Untreated polluted household wastewater was a second problem. Combined sewers, that carry both wastewater and stormwater, sometimes leak untreated sewage into the Sound. Further, in heavy rainstorms, they become overloaded and the polluted water bypasses the wastewater treatment plants and goes directly into the Sound. Beach closings often follow heavy storms because the overflow from combined sewers produces a sudden increase in bacteria and other pollutants.

 

Habitat loss was a third major problem. Although Federal and State laws restrict the amount of wetlands that can be filled in, the problem around Rye is that too much of the original wetlands had already been destroyed in earlier years.
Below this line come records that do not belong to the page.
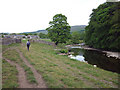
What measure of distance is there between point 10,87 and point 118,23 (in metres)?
27.2

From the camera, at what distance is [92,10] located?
48219 millimetres

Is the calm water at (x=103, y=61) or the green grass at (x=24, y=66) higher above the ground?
the green grass at (x=24, y=66)

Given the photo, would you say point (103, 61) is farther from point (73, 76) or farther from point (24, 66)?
point (24, 66)

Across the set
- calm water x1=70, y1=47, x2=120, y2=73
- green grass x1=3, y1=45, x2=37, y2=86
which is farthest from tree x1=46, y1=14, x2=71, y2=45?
green grass x1=3, y1=45, x2=37, y2=86

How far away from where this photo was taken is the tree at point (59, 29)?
124 feet

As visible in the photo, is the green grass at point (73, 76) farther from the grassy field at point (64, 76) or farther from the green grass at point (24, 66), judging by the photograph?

If the Sound is to be restored to a healthy state, some way of reversing this loss has to be found.

 

In 1994, New York and Connecticut, with support from the Federal government, agreed to a multi-year plan to address problems such as nitrogen, untreated wastewater, habitat loss, and others damaging the ecology of Long Island Sound.  As Mark Tedesco, Director of EPA’s Long Island Sound Study (LISS) department points out, it was now necessary to move beyond the broad national water quality goals defined for the country as a whole and to begin focus on region-specific plans that would deal with critical local needs. LISS and its subsequent action plans and updates were designed to accomplish this.

 

First and foremost, the 1994 plan and updates in 2004 and 2010 target nitrogen waste and mandate the upgrading of sewage treatment plants throughout the region. The goal is to cut nitrogen discharges by over 50% by 2017. At the same time efforts to discourage improper use of fertilizers by farmers and homeowners are targeted at reducing what are called ‘non-point sources’ of pollution.

 

Antiquated or inadequate sewers are also a priority in the plan. New York City, in particular, is charged with radically reducing the amount of contaminated stormwater overflow that reaches the Sound and efforts are underway in several shore communities to upgrade their systems. As a companion effort to limit pollution of the Sound, both Connecticut and New York have now banned the discharge of any wastewater from commercial and pleasure boats.

 

Finally, numerous communities and groups, with the support of Federal, State, and County governments, are working to restore habitats, improve shore lines, reduce obstacles to fish migration, and limit trash dumping.